Problem statement: Print out each record below, unaltered and complete, without its images.

Extracted information:

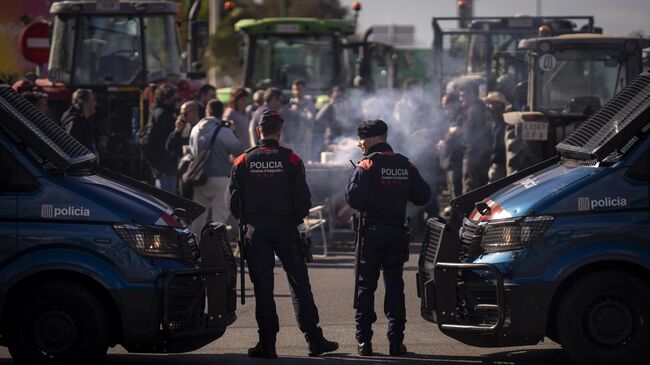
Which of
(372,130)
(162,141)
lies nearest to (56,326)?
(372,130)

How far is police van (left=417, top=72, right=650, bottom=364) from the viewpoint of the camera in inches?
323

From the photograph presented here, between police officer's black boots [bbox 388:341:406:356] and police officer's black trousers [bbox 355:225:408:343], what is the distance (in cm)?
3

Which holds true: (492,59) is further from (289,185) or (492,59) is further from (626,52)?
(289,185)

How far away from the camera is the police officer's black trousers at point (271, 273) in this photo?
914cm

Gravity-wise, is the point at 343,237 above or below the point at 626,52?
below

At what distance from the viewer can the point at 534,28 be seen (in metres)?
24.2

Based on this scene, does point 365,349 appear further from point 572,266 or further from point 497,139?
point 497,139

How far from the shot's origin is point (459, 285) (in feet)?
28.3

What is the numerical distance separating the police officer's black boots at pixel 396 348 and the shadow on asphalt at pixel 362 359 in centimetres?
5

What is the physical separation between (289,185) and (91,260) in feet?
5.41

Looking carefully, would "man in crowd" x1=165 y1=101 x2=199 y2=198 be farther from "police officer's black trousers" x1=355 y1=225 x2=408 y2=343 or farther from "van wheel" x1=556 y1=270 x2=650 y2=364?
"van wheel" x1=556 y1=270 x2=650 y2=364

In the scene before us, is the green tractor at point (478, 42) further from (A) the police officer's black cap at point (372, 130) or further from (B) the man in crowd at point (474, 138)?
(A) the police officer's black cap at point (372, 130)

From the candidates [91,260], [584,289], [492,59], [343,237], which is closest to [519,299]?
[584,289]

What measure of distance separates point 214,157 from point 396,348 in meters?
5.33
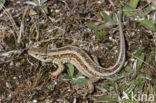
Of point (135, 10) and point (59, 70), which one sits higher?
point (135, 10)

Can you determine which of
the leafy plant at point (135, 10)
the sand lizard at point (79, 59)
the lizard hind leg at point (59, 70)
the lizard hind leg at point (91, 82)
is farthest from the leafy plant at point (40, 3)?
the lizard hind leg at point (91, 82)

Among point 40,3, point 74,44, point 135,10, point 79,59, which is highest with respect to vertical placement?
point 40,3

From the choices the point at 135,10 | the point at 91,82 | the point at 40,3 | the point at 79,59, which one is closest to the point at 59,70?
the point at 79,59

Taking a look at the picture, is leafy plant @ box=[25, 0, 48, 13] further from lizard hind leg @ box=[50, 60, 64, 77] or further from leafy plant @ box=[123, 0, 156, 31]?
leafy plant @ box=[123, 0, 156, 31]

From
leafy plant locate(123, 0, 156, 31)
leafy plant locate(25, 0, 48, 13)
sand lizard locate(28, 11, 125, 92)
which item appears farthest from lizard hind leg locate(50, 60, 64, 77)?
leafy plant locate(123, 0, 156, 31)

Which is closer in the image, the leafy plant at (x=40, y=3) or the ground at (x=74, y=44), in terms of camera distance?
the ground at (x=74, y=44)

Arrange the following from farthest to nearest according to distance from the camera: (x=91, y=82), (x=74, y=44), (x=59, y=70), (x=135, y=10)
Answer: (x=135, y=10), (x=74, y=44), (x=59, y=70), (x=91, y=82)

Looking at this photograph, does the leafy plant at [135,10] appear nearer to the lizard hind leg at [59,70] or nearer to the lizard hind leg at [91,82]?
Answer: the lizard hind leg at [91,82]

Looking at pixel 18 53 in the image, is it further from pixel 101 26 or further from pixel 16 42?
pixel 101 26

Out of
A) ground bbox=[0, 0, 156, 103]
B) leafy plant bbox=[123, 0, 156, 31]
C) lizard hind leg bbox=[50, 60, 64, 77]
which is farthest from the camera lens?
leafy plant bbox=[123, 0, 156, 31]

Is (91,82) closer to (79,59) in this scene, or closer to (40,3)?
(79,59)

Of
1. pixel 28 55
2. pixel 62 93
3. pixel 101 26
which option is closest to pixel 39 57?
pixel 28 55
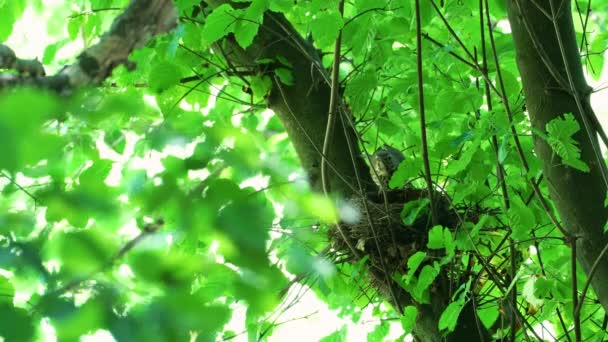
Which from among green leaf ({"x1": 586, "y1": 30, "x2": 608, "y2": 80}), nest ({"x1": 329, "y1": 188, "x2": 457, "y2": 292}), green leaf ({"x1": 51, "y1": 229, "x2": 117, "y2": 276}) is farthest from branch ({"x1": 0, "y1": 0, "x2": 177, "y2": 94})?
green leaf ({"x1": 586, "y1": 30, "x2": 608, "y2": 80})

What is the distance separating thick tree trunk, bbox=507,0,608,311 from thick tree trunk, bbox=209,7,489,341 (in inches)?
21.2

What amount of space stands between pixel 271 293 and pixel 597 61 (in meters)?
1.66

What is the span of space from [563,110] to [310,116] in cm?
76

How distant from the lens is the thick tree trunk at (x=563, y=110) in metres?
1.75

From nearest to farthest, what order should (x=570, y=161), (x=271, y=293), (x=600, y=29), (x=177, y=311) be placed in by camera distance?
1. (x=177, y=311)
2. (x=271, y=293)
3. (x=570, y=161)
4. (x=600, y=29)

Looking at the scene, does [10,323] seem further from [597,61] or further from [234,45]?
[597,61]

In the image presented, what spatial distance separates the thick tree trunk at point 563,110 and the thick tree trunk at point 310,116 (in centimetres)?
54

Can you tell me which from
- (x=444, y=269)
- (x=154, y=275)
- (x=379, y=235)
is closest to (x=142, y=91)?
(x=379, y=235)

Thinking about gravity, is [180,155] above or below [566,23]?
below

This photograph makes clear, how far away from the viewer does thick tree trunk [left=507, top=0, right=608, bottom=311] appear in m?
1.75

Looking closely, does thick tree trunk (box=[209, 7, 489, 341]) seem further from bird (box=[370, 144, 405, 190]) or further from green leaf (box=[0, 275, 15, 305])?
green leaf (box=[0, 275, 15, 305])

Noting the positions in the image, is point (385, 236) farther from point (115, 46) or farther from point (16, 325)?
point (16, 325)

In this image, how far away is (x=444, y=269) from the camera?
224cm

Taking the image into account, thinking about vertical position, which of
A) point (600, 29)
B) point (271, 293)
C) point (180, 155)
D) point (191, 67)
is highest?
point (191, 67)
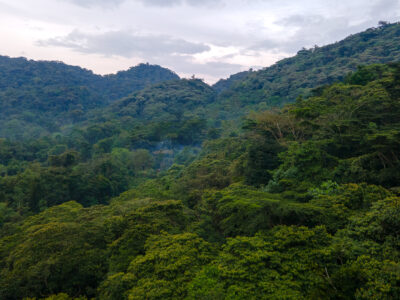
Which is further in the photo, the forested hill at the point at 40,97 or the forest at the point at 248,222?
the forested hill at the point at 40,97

Task solution:
Which of
(372,130)
(162,141)
lies nearest to (56,326)?
(372,130)

How far is police van (left=417, top=72, right=650, bottom=364) from the viewpoint of the camera in inches?
323

From the photograph presented here, between police officer's black boots [bbox 388:341:406:356] and police officer's black trousers [bbox 355:225:408:343], what is the distance (in cm)?
3

Which holds true: (492,59) is further from (289,185) or (492,59) is further from (626,52)?
(289,185)

How far away from the camera is the police officer's black trousers at point (271, 273) in this photo?
914cm

Gravity-wise, is the point at 343,237 above or below the point at 626,52?
below

At what distance from the viewer can the point at 534,28 be seen (in metres)?
24.2

Based on this scene, does point 365,349 appear further from point 572,266 or further from point 497,139?
point 497,139

How far from the shot's origin is point (459, 285) (in feet)?
28.3

What is the numerical distance separating the police officer's black boots at pixel 396 348 and the shadow on asphalt at pixel 362 359 in centimetres?
5

What is the physical separation between (289,185) and (91,260) in feet?
5.41

Looking carefully, would "man in crowd" x1=165 y1=101 x2=199 y2=198 be farther from "police officer's black trousers" x1=355 y1=225 x2=408 y2=343 or farther from "van wheel" x1=556 y1=270 x2=650 y2=364?
"van wheel" x1=556 y1=270 x2=650 y2=364

In the scene before us, is the green tractor at point (478, 42) further from (A) the police officer's black cap at point (372, 130) or further from (B) the man in crowd at point (474, 138)?
(A) the police officer's black cap at point (372, 130)

From the candidates [91,260], [584,289], [492,59], [343,237], which is closest to [519,299]?
[584,289]

What measure of distance separates point 214,157 from point 396,348 in meters?
5.33
Of point (135, 10) and point (59, 70), which one sits higher?
point (135, 10)

Can you determine which of
the leafy plant at point (135, 10)
the sand lizard at point (79, 59)
the lizard hind leg at point (59, 70)
the lizard hind leg at point (91, 82)
is farthest from the leafy plant at point (40, 3)?
the lizard hind leg at point (91, 82)

Among point 40,3, point 74,44, point 135,10, point 79,59, which is highest with respect to vertical placement?
point 40,3

From the choices the point at 135,10 | the point at 91,82 | the point at 40,3 | the point at 79,59, which one is closest to the point at 59,70?
the point at 79,59

Taking a look at the picture, is leafy plant @ box=[25, 0, 48, 13] further from lizard hind leg @ box=[50, 60, 64, 77] or further from leafy plant @ box=[123, 0, 156, 31]?
leafy plant @ box=[123, 0, 156, 31]

From
leafy plant locate(123, 0, 156, 31)
leafy plant locate(25, 0, 48, 13)
sand lizard locate(28, 11, 125, 92)
which item appears farthest from lizard hind leg locate(50, 60, 64, 77)?
leafy plant locate(123, 0, 156, 31)

Which is closer in the image, the leafy plant at (x=40, y=3) or the ground at (x=74, y=44), in terms of camera distance?
the ground at (x=74, y=44)

Arrange the following from farthest to nearest according to distance from the camera: (x=91, y=82), (x=74, y=44), (x=59, y=70), (x=135, y=10)
Answer: (x=135, y=10), (x=74, y=44), (x=59, y=70), (x=91, y=82)

Looking at this photograph, does the leafy plant at [135,10] appear nearer to the lizard hind leg at [59,70] or nearer to the lizard hind leg at [91,82]?
Answer: the lizard hind leg at [91,82]

Looking at pixel 18 53 in the image, is it further from pixel 101 26 or further from pixel 16 42?
pixel 101 26

Out of
A) ground bbox=[0, 0, 156, 103]
B) leafy plant bbox=[123, 0, 156, 31]
C) lizard hind leg bbox=[50, 60, 64, 77]
which is farthest from the camera lens?
leafy plant bbox=[123, 0, 156, 31]

Is (91,82) closer to (79,59) in this scene, or closer to (40,3)?
(79,59)

Of
1. pixel 28 55
2. pixel 62 93
3. pixel 101 26
which option is closest to pixel 39 57?
pixel 28 55
Which from among green leaf ({"x1": 586, "y1": 30, "x2": 608, "y2": 80}), nest ({"x1": 329, "y1": 188, "x2": 457, "y2": 292}), green leaf ({"x1": 51, "y1": 229, "x2": 117, "y2": 276}) is farthest from branch ({"x1": 0, "y1": 0, "x2": 177, "y2": 94})?
green leaf ({"x1": 586, "y1": 30, "x2": 608, "y2": 80})

What is the distance separating thick tree trunk, bbox=507,0,608,311 from thick tree trunk, bbox=209,7,489,341 (in inches)?
21.2

What amount of space stands between pixel 271 293 and pixel 597 61 (in meters)?
1.66

What is the span of space from [563,110] to [310,116] in cm?
76

How distant from the lens is the thick tree trunk at (x=563, y=110) in metres?
1.75

From nearest to farthest, what order should (x=570, y=161), (x=271, y=293), (x=600, y=29), (x=177, y=311) be placed in by camera distance?
1. (x=177, y=311)
2. (x=271, y=293)
3. (x=570, y=161)
4. (x=600, y=29)

Looking at the scene, does [10,323] seem further from [597,61] or further from [234,45]?
[597,61]

In the image presented, what spatial distance separates the thick tree trunk at point 563,110 and the thick tree trunk at point 310,116 (in centimetres)?
54

Can you tell me which from
- (x=444, y=269)
- (x=154, y=275)
- (x=379, y=235)
is closest to (x=142, y=91)?
(x=379, y=235)

Thinking about gravity, is [180,155] above or below [566,23]?
below

This photograph makes clear, how far away from the viewer does thick tree trunk [left=507, top=0, right=608, bottom=311] appear in m?
1.75

Looking closely, does thick tree trunk (box=[209, 7, 489, 341]) seem further from bird (box=[370, 144, 405, 190]) or further from green leaf (box=[0, 275, 15, 305])?
green leaf (box=[0, 275, 15, 305])

Noting the positions in the image, is point (385, 236) farther from point (115, 46) or farther from point (16, 325)?
point (16, 325)

In this image, how far away is (x=444, y=269) from the camera?
224cm

Taking the image into account, thinking about vertical position, which of
A) point (600, 29)
B) point (271, 293)
C) point (180, 155)
D) point (191, 67)
is highest?
point (191, 67)
Which is further in the photo, the forested hill at the point at 40,97 or the forest at the point at 248,222?
the forested hill at the point at 40,97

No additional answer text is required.